The Innovative Therapeutics Group led by Professor Asier Unciti-Broceta in the Cancer Research UK Edinburgh Centre are world leaders in developing prodrug activation strategies based on catalytic reactions mediated by transition metals such as palladium and gold (so called bioorthogonal organometallic reactions). They not only pioneered this field of research, but were also the first ones to describe reaction of this type to be locally performed in the brain of a living animal.
In their latest study entitled “Bright insights into Palladium-triggered local chemotherapy”, just published in Chemical Science – a journal of the Royal Society of Chemistry, the Group and their collaborators from the Beatson Institute used state-of-the-art cancer models to provide fundamental new insights into insertion protocols, safety and stability of palladium-based catalytic devices.

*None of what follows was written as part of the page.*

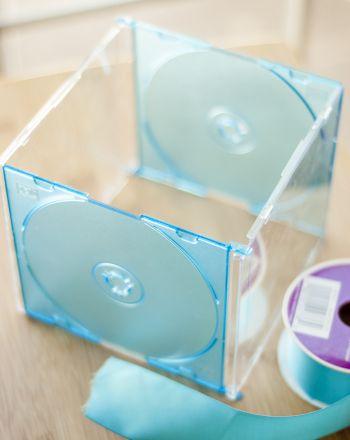 """Met 2 cd-doosjes maak je bakjes als onderverdeling in je lade - Engelstalige instructies onder de link """"show instructions"""""""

They synthesised novel prodrugs of commonly used cytotoxic drug doxorubicin and demonstrated that these prodrugs can be efficiently activated by devices containing palladium nanoparticles. Importantly, they were also able to develop palladium-nanoparticles-containing devices with highly optimised performance and, using an advanced murine model of human prostate cancer, demonstrate that these devices can be delivered in vivo using clinically relevant methodology (ultrasound guided insertion) and retain their activity over prolonged periods of time without any detectable unfavourable effects.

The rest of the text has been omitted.